Answer : The molarity and molality of the solution is, 18.29 mole/L and 499.59 mole/Kg respectively.
Solution : Given,
Density of solution = [tex]1.83g/cm^3=1.83g/ml[/tex]
Molar mass of sulfuric acid (solute) = 98.079 g/mole
98.0 % sulfuric acid by mass means that 98.0 gram of sulfuric acid is present in 100 g of solution.
Mass of sulfuric acid (solute) = 98.0 g
Mass of solution = 100 g
Mass of solvent = Mass of solution - Mass of solute = 100 - 98.0 = 2 g
First we have to calculate the volume of solution.
[tex]\text{Volume of solution}=\frac{\text{Mass of solution}}{\text{Density of solution}}=\frac{100g}{1.83g/ml}=54.64ml[/tex]

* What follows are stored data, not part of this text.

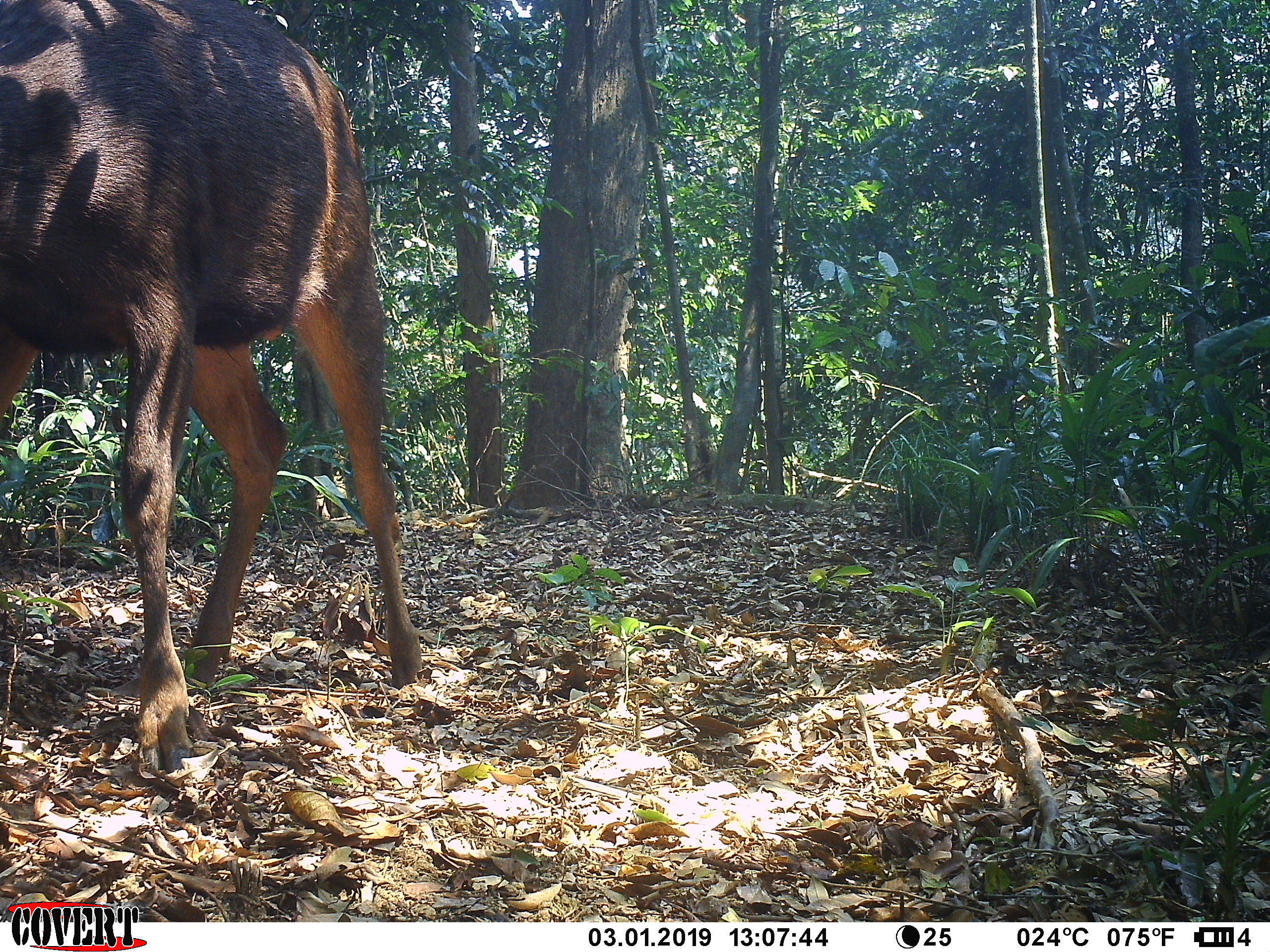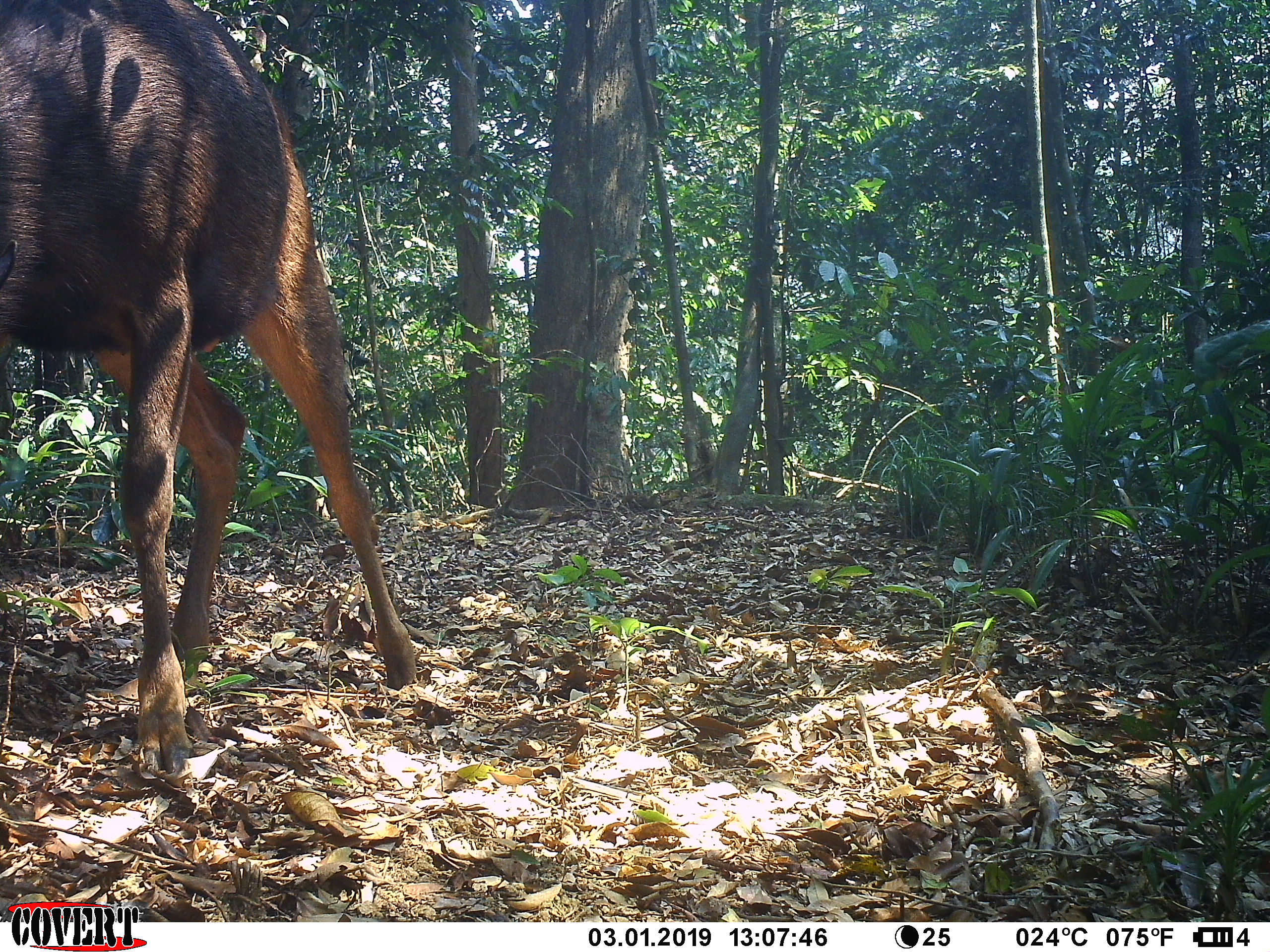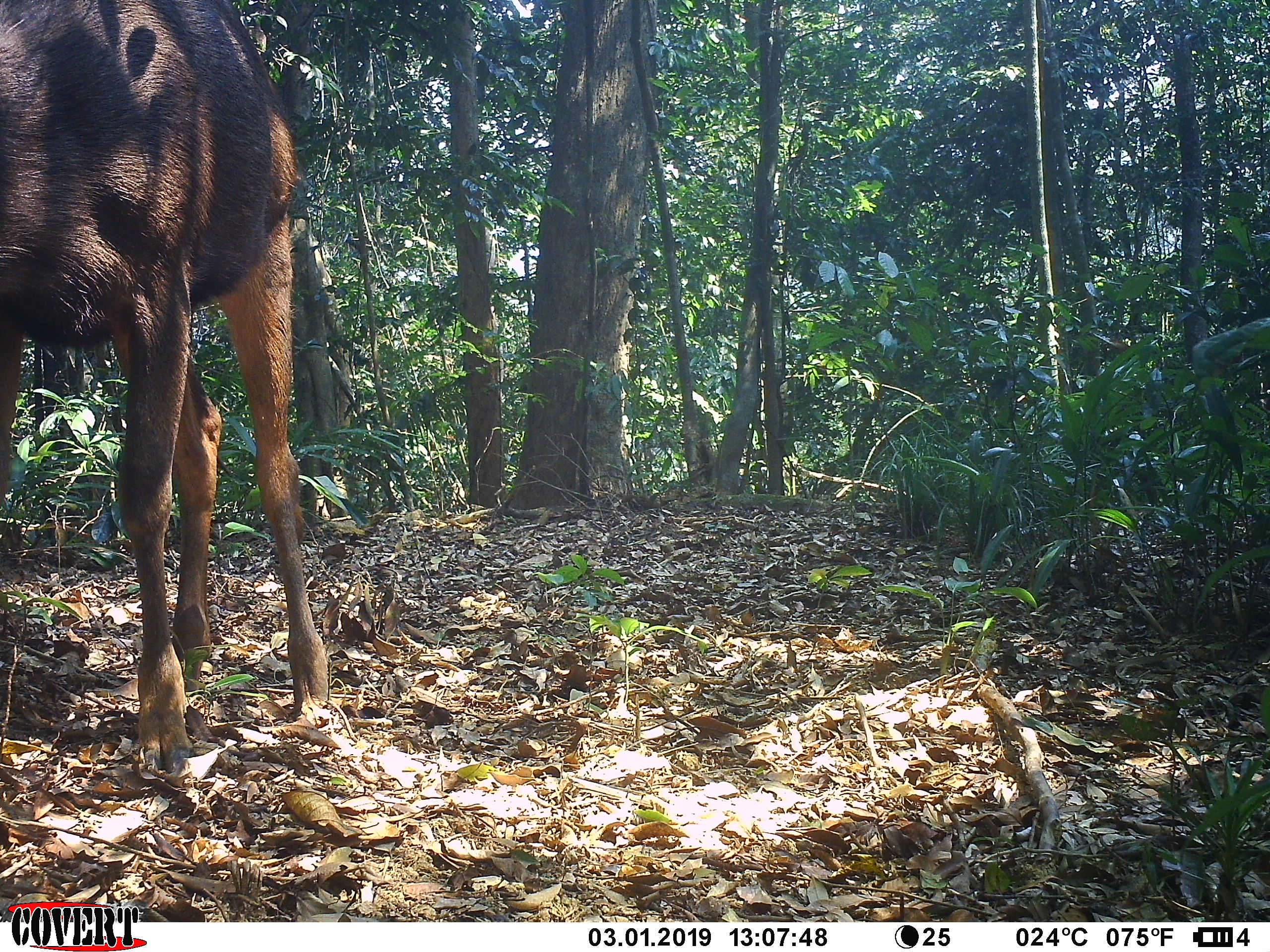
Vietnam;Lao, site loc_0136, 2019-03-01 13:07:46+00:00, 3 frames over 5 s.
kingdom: Animalia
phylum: Chordata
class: Mammalia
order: Artiodactyla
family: Cervidae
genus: Rusa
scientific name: Rusa unicolor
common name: sambar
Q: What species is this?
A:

Now we have to calculate the molarity of solution.
[tex]Molarity=\frac{\text{Mass of solute}\times 1000}{\text{Molar mass of solute}\times \text{volume of solution}}=\frac{98.0g\times 1000}{98.079g/mole\times 54.64ml}=18.29mole/L[/tex]
Now we have to calculate the molality of the solution.
[tex]Molality=\frac{\text{Mass of solute}\times 1000}{\text{Molar mass of solute}\times \text{Mass of solvent}}=\frac{98.0g\times 1000}{98.079g/mole\times 2g}=499.59mole/Kg[/tex]
Therefore, the molarity and molality of the solution is, 18.29 mole/L and 499.59 mole/Kg respectively.